Testo di Vittoria Biasi (Art Historian)

Fabriano è tra i luoghi più belli delle Marche, vicina alle spettacolari grotte di Frasassi e presente nella lista delle città creative dell’Unesco.

In tale spirito si inserisce la particolare Biennial International Prize, “Marche d’Acqua”, FABRIANO WATERCOLOUR 2018. Dal 2010 la città ha istituito il Premio Biennale Internazionale “Fabriano Watercolour” in cui la carta e la sua storia divengono gli interpreti e l’anima di incontri internazionali. La carta a mano artigianale, eccellenza della produzione cartiera, è il supporto privilegiato su cui il watercolour offre la sua meravigliosa resa.

Cerimomia

Il mondo della carta è ricco di numerosi accorgimenti legati al momento estremo del rapporto tra la fluidità dell’acquarello e la porosità della superficie. Nei tempi remoti accanto alla via della seta vi è stata quella della carta!

La biennale è una vetrina importante e un modo intelligente, corretto per non far estinguere una storia, mantenerla viva, in dialogo con il tempo tecnologico, virtuale e impalpabile lì dove la carta è un corpo, che è stato capace di tramandare i segni particolari della storia. La new economy propone gli ebook ma il contatto e il profumo della carta sono un’esperienze sincretica.

La manifestazione ha un carattere internazionale: il responsabile del Museo, dottor Claudio Pellegrino persegue la cultura della carta collaborando con cartiere di paesi asiatici, aprendo gemellaggi e scambi culturali.

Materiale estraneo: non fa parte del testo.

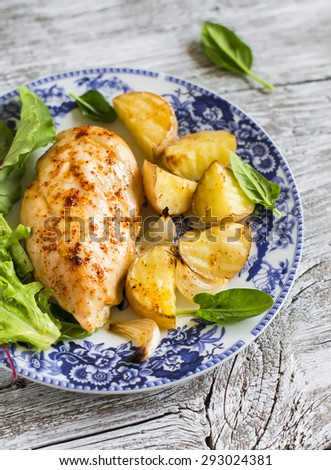 baked chicken breast with potatoes and onions on a vintage plate on a light wooden background - stock photo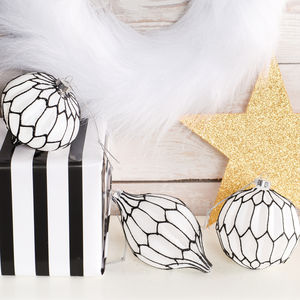 A Set Of Black And White Glass Baubles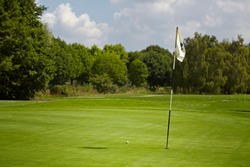 Golfcourse, Beautiful landscape of a golf court with trees and green grass.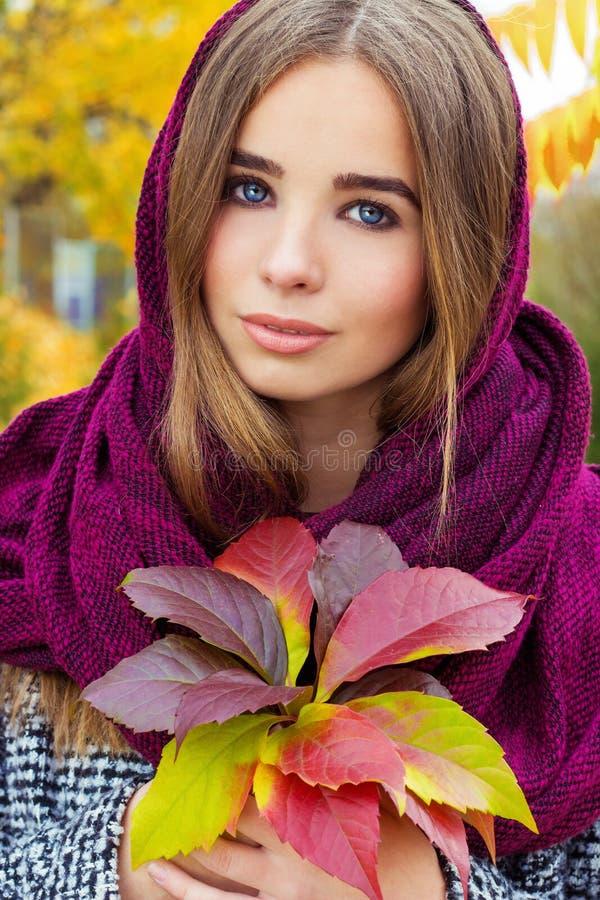 Menina atrativa nova encantador bonita com grandes olhos azuis com um lenço em sua cabeça, terra arrendada longa do cabelo escuro imagem de stock royalty free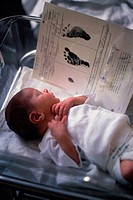 Baby in incubator with footprints sheet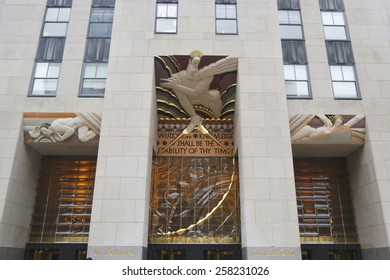 NEW YORK - FEBRUARY 26, 2015: Wisdom, an art deco frieze by Lee Lawrie over the entrance of GE Building at Rockefeller plaza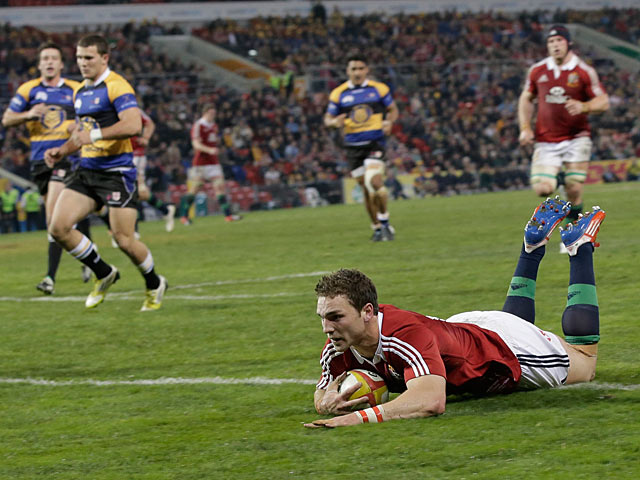 British and Irish Lions George North slides in to score a try against Combined Country on June 11, 2013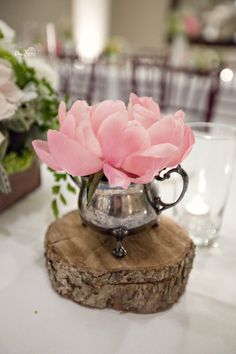 flowers in creamer (sugar bowl would be cute too) atop a natural wood stand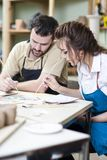 Two Professional Ceramists Glazing and Painting Ceramic Clay Tiles. In Workshop Together. Paint Pallet on aForeground. Vertical image Orientation Stock Photography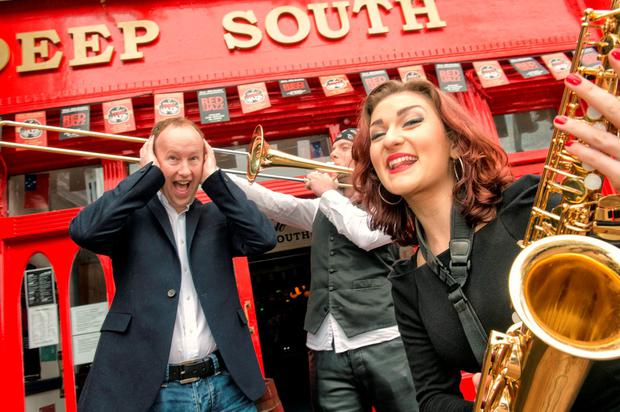 Musicians Tomas McCarthy and Clodagh Kearney with Rory Sheridan from Diageo as the Jazz Festival gets under way in Cork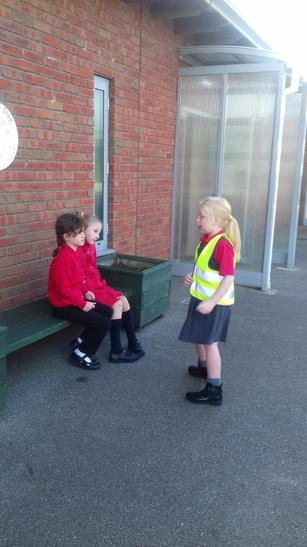 Talking to children at the Buddy Bus Stop.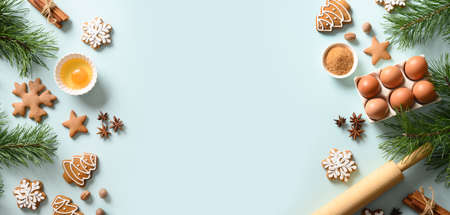 Christmas banner with cookies, different spices, eggs, rolling pin and ingredients for cooking on light blue background. Copy space. View from above.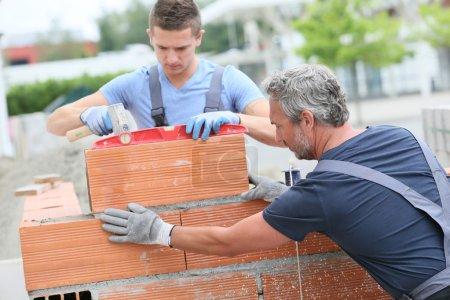 Photo pour Maçon avec stagiaire dans la construction, construction mur - image libre de droit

La biennale di Fabriano ha la particolarità di concentrare l’attenzione sul watercolour. L’acquarello è un linguaggio antico di grande delicatezza e luminosità: è stato utilizzato nella fase preparatoria o come studio per opere di maggiori dimensioni. La sua diffusione in Italia avviene nell’Ottocento, successivamente ad altri paesi europei, come ai luminosi acquarelli di William Turner o degli impressionisti francesi.

La Giuria

La biennale di Fabriano, per la sua peculiarità, si inscrive tra gli eventi culturali con tema predefinito e ricercato. Il presidente della giuria Zhou Tianya, artista acquarellista cinese è anche curatore della Biennale Internazionale di Shenzen, altra città creativa presente nell’elenco UNESCO. Anche quest’anno l’inglese David Paskett, Presidente della britannica Royal Watercolour Society, sarà in giuria accanto a Isabel Alosete Moreno, leader dell’Associazione Acquarellistica spagnola, Tejo Van den Broek, già presidente dell’Associazione Acquerellisti del Belgio, Cristina Bracaloni, membro dell’Associazione Italiana Acquarellisti, il russo Konstantin Sterkhov, artista, scrittore di libri e autore di un blog artistico, seguitissimo a livello internazionale, Angelo Gorlini, artista di fama internazionale, Laurin McCracken, membro di una dozzina di Associazioni Acquarellistiche a livello mondiale tra cui l’American Watercolour Society, Valentina Verlato dell’Associazione Acquarellisti Veneti, lo scozzese Angus McEwan, docente al Dundee College of Art ed artista di assoluto rilievo internazionale, e Gabriele Mazzara l’artista fabrianese.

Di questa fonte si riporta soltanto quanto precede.